_TASK REQUIREMENTS_:
Rewrite the essay on Jack Kirby below from "Vitalism, or something" to "in his career.", putting "masterwork" in place of "magnum opus".

_TEXT PASSAGE_:
+++++
One often encounters the notion that an exceptional artist is touched by genius. People of a different metaphysical perspective might even suggest that such an artist is divinely inspired. Looking at the work of Jack Kirby, I am inclined to agree with both positions. Kirby’s work possesses an energy that is so prodigious that it suggests forces beyond ordinary human comprehension. Kirby seems to be directly accessing what he might refer to as “The Source.”
To describe what I’m getting at, it is helpful to speak of an outdated 19th century philosophy known as Vitalism, which in Webster’s dictionary is defined as “a doctrine that the functions of a living organism are due to a vital principle distinct from biochemical reactions.” The term Vitalism was introduced to me by Kirby lister, Peter Sattler, during a debate on the nature of Kirby’s great talent. 19th century chemist and philosopher, Carl Reichenbach later developed the theory of the Odic force, which could be described as a field of living electro-magnetic energy that permeates all things. Kirby, a chronicler of Thor’s Norse mythology and no stranger to all things Odic, appears to have a direct conduit to such an energy source, which is apparent in the extraordinary vitality of his artwork.
It is easy to dismiss a quaint concept such as Vitalism, particularly if one has a scientific reductionist perspective. However, Ernst Mayr, one of the 20th century’s leading evolutionary biologists stated, “It would be ahistorical to ridicule vitalists. When one reads the writings of one of the leading Vitalists like Driesch one is forced to agree with him that many of the basic problems of biology simply cannot be solved by a philosophy as that of Decartes, in which the organism is simply considered a machine.”
Vitalism, or something resembling it would continue to evolve as an idea. In the 1930’s, psychoanalyst Wilhelm Reich developed the idea of a universal life force that he called Orgone.
In Kirby’s magnum opus, The New Gods, the artist refers to The Source, an ineffable power that exists beyond even the comprehension of the New Genesis beings. The New Gods can harness the vital forces, but they are not the source of it. On page 20 of “the Pact” in New Gods #7, Izaya, New Genesis warrior, turns to the power of “The Source” to regenerate him in his new identity as Highfather. Kirby depicts the flaming hand writing its message on the wall, as vivid an image as the Old Testament’s Burning Bush. The hand ablaze is Kirby’s, compelled to create this modern mythology. The wall recalls the monolith from 2001, A Space Odyssey, a concept that Kirby will explore later in his career.
+++++
_SUPPLIED RECORDS_:
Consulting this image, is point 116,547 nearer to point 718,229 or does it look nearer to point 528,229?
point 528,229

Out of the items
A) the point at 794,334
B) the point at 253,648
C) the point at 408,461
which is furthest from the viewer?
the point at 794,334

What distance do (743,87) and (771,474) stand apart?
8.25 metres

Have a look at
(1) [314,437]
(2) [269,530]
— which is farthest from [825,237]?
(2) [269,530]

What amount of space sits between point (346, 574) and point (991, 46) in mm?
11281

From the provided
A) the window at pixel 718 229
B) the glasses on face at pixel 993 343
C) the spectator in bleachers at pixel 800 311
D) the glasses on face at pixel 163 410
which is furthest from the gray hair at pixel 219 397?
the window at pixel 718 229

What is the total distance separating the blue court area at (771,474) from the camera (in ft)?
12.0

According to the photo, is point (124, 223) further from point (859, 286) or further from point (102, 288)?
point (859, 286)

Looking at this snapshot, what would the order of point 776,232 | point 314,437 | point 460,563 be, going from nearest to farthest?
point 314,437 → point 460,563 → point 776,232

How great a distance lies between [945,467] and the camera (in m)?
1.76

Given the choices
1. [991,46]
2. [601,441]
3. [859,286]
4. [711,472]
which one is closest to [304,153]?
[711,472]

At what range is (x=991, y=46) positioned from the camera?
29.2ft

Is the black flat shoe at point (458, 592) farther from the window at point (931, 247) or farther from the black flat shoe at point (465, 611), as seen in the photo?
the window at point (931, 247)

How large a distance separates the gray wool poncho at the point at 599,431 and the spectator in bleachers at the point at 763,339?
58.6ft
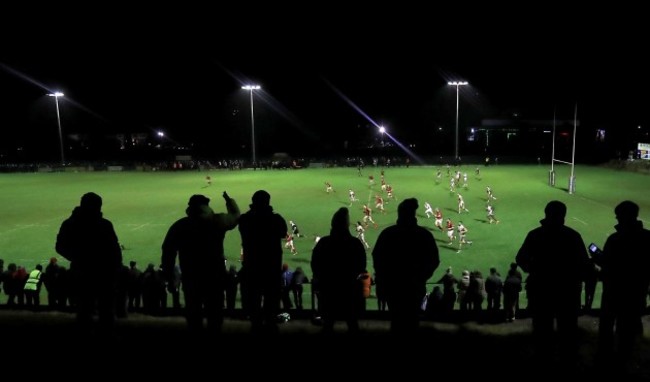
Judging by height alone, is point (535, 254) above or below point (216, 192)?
above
+++++
_REPLY TO THE EXERCISE_:
Vitalism, or something resembling it would continue to evolve as an idea. In the 1930’s, psychoanalyst Wilhelm Reich developed the idea of a universal life force that he called Orgone.
In Kirby’s masterwork, The New Gods, the artist refers to The Source, an ineffable power that exists beyond even the comprehension of the New Genesis beings. The New Gods can harness the vital forces, but they are not the source of it. On page 20 of “the Pact” in New Gods #7, Izaya, New Genesis warrior, turns to the power of “The Source” to regenerate him in his new identity as Highfather. Kirby depicts the flaming hand writing its message on the wall, as vivid an image as the Old Testament’s Burning Bush. The hand ablaze is Kirby’s, compelled to create this modern mythology. The wall recalls the monolith from 2001, A Space Odyssey, a concept that Kirby will explore later in his career.